*What to do*
Give back the full listing that follows exactly as it reads.
Content starts
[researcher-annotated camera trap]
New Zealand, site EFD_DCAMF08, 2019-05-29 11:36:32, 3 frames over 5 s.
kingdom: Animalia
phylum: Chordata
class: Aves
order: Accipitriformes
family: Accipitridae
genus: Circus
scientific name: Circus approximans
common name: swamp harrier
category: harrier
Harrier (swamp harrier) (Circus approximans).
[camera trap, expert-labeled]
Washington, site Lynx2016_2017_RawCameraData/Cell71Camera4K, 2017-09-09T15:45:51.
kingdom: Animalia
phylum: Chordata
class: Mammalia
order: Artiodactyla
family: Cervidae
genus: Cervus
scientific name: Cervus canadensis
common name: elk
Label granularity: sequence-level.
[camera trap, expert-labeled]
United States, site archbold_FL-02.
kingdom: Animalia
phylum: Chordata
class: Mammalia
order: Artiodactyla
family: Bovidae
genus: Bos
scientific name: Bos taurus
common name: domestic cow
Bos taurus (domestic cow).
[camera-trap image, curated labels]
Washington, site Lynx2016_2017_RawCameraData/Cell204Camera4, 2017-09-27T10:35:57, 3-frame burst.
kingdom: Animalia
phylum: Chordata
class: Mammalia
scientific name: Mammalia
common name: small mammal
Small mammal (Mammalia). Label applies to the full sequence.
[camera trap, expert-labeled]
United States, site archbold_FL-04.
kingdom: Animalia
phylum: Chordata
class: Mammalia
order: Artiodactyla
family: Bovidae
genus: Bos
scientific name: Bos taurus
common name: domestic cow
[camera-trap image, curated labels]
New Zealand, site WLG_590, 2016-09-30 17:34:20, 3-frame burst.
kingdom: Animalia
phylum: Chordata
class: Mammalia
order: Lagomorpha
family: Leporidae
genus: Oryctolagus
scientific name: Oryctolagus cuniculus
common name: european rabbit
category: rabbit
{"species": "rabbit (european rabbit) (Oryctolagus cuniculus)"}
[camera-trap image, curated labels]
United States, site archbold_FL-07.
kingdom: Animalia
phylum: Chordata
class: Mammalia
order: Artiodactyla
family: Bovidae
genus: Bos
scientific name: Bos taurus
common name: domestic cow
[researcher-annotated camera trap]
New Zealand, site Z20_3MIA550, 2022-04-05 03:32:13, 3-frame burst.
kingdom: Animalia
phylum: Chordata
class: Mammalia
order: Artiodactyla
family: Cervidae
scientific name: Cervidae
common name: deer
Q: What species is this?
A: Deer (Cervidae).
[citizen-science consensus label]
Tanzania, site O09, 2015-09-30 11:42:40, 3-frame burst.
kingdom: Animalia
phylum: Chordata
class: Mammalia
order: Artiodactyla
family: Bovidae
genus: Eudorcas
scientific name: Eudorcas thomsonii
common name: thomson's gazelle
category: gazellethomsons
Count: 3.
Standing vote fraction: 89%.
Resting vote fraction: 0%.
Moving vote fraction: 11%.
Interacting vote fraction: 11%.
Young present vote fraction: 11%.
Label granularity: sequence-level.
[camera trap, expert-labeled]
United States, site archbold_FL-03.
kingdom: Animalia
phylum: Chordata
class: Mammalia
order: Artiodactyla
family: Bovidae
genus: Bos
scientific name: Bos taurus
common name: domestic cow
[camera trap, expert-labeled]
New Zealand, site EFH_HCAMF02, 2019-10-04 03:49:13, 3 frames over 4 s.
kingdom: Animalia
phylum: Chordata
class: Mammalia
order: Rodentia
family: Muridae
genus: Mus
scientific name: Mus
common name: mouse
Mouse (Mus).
Content ends
*Task output*
[researcher-annotated camera trap]
New Zealand, site EFD_DCAMF08, 2019-05-29 11:36:32, 3 frames over 5 s.
kingdom: Animalia
phylum: Chordata
class: Aves
order: Accipitriformes
family: Accipitridae
genus: Circus
scientific name: Circus approximans
common name: swamp harrier
category: harrier
Harrier (swamp harrier) (Circus approximans).
[camera trap, expert-labeled]
Washington, site Lynx2016_2017_RawCameraData/Cell71Camera4K, 2017-09-09T15:45:51.
kingdom: Animalia
phylum: Chordata
class: Mammalia
order: Artiodactyla
family: Cervidae
genus: Cervus
scientific name: Cervus canadensis
common name: elk
Label granularity: sequence-level.
[camera trap, expert-labeled]
United States, site archbold_FL-02.
kingdom: Animalia
phylum: Chordata
class: Mammalia
order: Artiodactyla
family: Bovidae
genus: Bos
scientific name: Bos taurus
common name: domestic cow
Bos taurus (domestic cow).
[camera-trap image, curated labels]
Washington, site Lynx2016_2017_RawCameraData/Cell204Camera4, 2017-09-27T10:35:57, 3-frame burst.
kingdom: Animalia
phylum: Chordata
class: Mammalia
scientific name: Mammalia
common name: small mammal
Small mammal (Mammalia). Label applies to the full sequence.
[camera trap, expert-labeled]
United States, site archbold_FL-04.
kingdom: Animalia
phylum: Chordata
class: Mammalia
order: Artiodactyla
family: Bovidae
genus: Bos
scientific name: Bos taurus
common name: domestic cow
[camera-trap image, curated labels]
New Zealand, site WLG_590, 2016-09-30 17:34:20, 3-frame burst.
kingdom: Animalia
phylum: Chordata
class: Mammalia
order: Lagomorpha
family: Leporidae
genus: Oryctolagus
scientific name: Oryctolagus cuniculus
common name: european rabbit
category: rabbit
{"species": "rabbit (european rabbit) (Oryctolagus cuniculus)"}
[camera-trap image, curated labels]
United States, site archbold_FL-07.
kingdom: Animalia
phylum: Chordata
class: Mammalia
order: Artiodactyla
family: Bovidae
genus: Bos
scientific name: Bos taurus
common name: domestic cow
[researcher-annotated camera trap]
New Zealand, site Z20_3MIA550, 2022-04-05 03:32:13, 3-frame burst.
kingdom: Animalia
phylum: Chordata
class: Mammalia
order: Artiodactyla
family: Cervidae
scientific name: Cervidae
common name: deer
Q: What species is this?
A: Deer (Cervidae).
[citizen-science consensus label]
Tanzania, site O09, 2015-09-30 11:42:40, 3-frame burst.
kingdom: Animalia
phylum: Chordata
class: Mammalia
order: Artiodactyla
family: Bovidae
genus: Eudorcas
scientific name: Eudorcas thomsonii
common name: thomson's gazelle
category: gazellethomsons
Count: 3.
Standing vote fraction: 89%.
Resting vote fraction: 0%.
Moving vote fraction: 11%.
Interacting vote fraction: 11%.
Young present vote fraction: 11%.
Label granularity: sequence-level.
[camera trap, expert-labeled]
United States, site archbold_FL-03.
kingdom: Animalia
phylum: Chordata
class: Mammalia
order: Artiodactyla
family: Bovidae
genus: Bos
scientific name: Bos taurus
common name: domestic cow
[camera trap, expert-labeled]
New Zealand, site EFH_HCAMF02, 2019-10-04 03:49:13, 3 frames over 4 s.
kingdom: Animalia
phylum: Chordata
class: Mammalia
order: Rodentia
family: Muridae
genus: Mus
scientific name: Mus
common name: mouse
Mouse (Mus).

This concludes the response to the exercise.